--- SELECTED EXCERPT ---
........
Climate & Environment
Disinformation Toolkit 2.0
Disinformation impacts public understanding of the urgency of climate change.
Climate-focused dis- and misinformation continue to spread through social media and messaging apps, with a significant impact on the public’s understanding of the issue and its urgency. According to Owen Gaffney of the Stockholm Resilience Centre, “social media reports have created a toxic environment where it’s now very difficult to distinguish facts from fiction. One of the biggest challenges now facing humanity is our inability to tell fact from fiction. This is undermining democracies, which in turn is limiting our ability to make long-term decisions needed to save the planet.”
The recent debut of Facebook’s Climate Science Information Center is an acknowledgment of the severity of the challenge, as well as the difficulty in designing effective solutions through the platforms which exacerbate the problem to begin with. According to D.W., “posts about climate change will now automatically be labeled with an information banner that directs people to accurate climate science data at the company’s Climate Science Information Center.”It remains to be seen if this approach will have an impact on the problem.
While thousands of NGOs around the globe are working to combat the harmful impacts of climate, Internews’ work through the Environmental Journalism Network stands out.
InterAction’s NGO Climate Compact
On the 50th Anniversary of Earth Day, April 22, 2020, InterAction and 80+ Member NGOs launched the NGO Climate Compact to pledge concerted, unified, and urgent action to address climate change. The purpose of the Compact is to initiate large-scale change across our sector. It recognizes that the environment is central to achieving our mission to serve the world’s poorest and most vulnerable people. Learn more HERE.
According to its website, Internews established the Earth Journalism Network, or EJN, “in 2004 to enable journalists from developing countries to cover the environment more effectively. We are now a truly global network working with reporters and media outlets in virtually every region of the world. In our mission to improve the quantity and quality of environmental reporting, EJN trains journalists to cover a wide variety of issues, develops innovative online environmental news sites, and produces content for local media—including ground-breaking investigative reports. We also establish networks of environmental journalists in countries where they don’t exist and build their capacity where they do. We do so through workshops and the development of training materials and by offering Fellowship programs, grants to media organizations, story stipends, and support for story production and distribution. Watch the video above to learn more about our work.”
........
--- ENTRIES SHOWN ---
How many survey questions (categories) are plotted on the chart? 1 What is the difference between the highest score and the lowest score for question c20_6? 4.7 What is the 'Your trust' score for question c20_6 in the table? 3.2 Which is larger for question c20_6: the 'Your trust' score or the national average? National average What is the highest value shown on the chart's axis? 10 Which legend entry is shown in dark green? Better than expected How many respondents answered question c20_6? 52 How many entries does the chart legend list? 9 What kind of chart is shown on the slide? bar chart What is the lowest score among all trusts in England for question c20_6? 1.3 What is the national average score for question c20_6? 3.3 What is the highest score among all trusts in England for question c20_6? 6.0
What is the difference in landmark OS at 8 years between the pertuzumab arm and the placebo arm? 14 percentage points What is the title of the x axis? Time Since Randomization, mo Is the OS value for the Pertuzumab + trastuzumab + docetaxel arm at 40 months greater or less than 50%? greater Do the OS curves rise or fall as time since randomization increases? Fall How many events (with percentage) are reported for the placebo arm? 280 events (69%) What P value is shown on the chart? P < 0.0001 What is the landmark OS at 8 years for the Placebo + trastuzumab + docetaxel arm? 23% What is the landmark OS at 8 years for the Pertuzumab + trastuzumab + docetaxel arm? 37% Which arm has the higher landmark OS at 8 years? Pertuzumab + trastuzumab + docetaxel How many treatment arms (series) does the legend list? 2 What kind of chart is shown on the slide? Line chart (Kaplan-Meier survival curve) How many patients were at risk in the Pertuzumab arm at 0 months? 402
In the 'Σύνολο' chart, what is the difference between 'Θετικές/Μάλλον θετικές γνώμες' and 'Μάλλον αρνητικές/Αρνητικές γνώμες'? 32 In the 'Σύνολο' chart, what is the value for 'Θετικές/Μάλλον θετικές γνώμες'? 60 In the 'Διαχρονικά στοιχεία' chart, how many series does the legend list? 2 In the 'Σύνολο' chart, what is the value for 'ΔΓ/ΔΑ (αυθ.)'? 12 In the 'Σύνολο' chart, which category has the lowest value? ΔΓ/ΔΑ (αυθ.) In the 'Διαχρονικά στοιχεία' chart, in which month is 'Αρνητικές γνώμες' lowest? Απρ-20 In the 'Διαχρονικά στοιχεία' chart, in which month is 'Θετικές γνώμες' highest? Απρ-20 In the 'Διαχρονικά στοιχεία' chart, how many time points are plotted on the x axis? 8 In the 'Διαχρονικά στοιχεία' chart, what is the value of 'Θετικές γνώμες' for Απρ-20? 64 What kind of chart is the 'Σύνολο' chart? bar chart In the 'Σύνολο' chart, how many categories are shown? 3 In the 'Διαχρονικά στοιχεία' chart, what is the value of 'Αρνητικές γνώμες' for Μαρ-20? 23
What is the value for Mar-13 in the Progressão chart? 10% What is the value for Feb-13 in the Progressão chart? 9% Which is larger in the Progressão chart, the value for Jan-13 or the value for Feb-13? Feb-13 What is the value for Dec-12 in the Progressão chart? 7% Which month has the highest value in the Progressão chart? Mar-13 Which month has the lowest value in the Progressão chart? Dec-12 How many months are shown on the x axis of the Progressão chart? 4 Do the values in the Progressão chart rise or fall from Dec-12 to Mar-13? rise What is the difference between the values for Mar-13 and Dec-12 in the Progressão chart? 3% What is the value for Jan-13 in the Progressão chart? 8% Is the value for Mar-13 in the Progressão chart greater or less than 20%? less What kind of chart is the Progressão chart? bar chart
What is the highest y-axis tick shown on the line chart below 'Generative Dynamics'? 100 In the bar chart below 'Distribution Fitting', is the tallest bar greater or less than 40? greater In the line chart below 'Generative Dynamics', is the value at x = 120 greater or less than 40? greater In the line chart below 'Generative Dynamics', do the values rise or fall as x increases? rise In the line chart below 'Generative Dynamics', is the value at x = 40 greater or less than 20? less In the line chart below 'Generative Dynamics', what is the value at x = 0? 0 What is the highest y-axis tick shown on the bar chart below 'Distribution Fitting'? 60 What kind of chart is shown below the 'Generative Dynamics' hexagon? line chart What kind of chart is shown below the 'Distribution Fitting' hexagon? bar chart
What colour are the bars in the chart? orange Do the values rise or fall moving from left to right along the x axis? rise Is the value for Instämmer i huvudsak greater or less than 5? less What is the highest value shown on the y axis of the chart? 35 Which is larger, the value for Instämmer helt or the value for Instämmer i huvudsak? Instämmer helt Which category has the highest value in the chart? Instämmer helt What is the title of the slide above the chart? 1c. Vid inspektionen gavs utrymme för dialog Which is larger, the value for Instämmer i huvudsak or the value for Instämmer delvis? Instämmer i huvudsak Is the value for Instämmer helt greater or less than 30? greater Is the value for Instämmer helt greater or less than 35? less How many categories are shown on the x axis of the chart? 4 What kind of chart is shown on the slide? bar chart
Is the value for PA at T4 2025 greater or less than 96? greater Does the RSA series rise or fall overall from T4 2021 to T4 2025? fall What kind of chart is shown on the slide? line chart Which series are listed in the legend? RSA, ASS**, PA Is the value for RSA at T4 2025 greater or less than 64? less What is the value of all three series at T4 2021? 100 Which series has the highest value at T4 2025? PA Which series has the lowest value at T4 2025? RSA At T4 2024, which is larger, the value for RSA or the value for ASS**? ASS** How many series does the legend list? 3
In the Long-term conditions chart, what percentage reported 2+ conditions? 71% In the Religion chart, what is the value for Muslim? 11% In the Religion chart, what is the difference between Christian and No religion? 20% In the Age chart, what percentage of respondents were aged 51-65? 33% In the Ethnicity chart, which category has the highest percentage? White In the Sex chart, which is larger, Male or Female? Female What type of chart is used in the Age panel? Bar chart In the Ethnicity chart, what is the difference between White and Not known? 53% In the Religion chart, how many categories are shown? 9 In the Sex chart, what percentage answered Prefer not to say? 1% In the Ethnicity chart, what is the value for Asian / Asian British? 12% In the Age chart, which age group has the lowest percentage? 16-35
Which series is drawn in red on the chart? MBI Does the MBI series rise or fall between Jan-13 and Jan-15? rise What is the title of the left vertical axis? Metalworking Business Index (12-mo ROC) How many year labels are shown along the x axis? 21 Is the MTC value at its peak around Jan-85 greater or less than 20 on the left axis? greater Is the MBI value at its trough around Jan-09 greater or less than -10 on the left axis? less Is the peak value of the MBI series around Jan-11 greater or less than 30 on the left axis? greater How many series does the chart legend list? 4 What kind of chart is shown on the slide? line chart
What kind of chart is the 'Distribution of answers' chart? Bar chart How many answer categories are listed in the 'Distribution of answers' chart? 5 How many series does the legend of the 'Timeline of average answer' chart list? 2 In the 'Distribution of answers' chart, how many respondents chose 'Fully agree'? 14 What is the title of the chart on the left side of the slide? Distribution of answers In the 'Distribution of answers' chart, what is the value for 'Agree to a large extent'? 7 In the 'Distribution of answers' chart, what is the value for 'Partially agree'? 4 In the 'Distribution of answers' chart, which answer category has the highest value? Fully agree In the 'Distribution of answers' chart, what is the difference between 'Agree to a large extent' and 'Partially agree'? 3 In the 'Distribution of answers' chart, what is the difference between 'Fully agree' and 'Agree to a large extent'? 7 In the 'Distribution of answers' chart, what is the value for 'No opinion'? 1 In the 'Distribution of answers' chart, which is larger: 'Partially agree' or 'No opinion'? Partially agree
........
--- ASSIGNED TASK 1 ---
In the climate disinformation page, how does the quote from Owen Gaffney explain why the inability to tell fact from fiction matters for addressing climate change?
--- ASSIGNED TASK 2 ---
Resume the climate disinformation page from where it stops.
The listing comes from a different source than the climate disinformation page.

--- ANSWER AREA 1 ---
Gaffney says the inability to tell fact from fiction is undermining democracies. That in turn limits humanity's ability to make the long-term decisions needed to save the planet.

--- ANSWER AREA 2 ---
EJN works with journalists around the world to help them debunk climate misinformation and ensure journalists are well-prepared to push back on mis- and disinformation and its impacts on climate and society. Through its website, EJN publishes weekly content on the relationship between the natural world and society, including fact checks and debunks of climate misinformation, resources for reporters, opportunities for journalists, geospatial tools for journalism, examples of data journalism, and special reports.
International Center for Non-Profit Law (ICNL)
ICNL’s June 2020 briefer on the Closing Civic Space for Climate Activists highlights the ways in which civic space is closing for civil society leaders and organizations advocating for climate justice. This briefer highlights legal and extralegal measures used to target civil society actors around the world, including threats to assembly; threats to association, expression, and the right to information; threats to public participation; and other forms of harassment such as trolling, stigmatization, and physical attacks.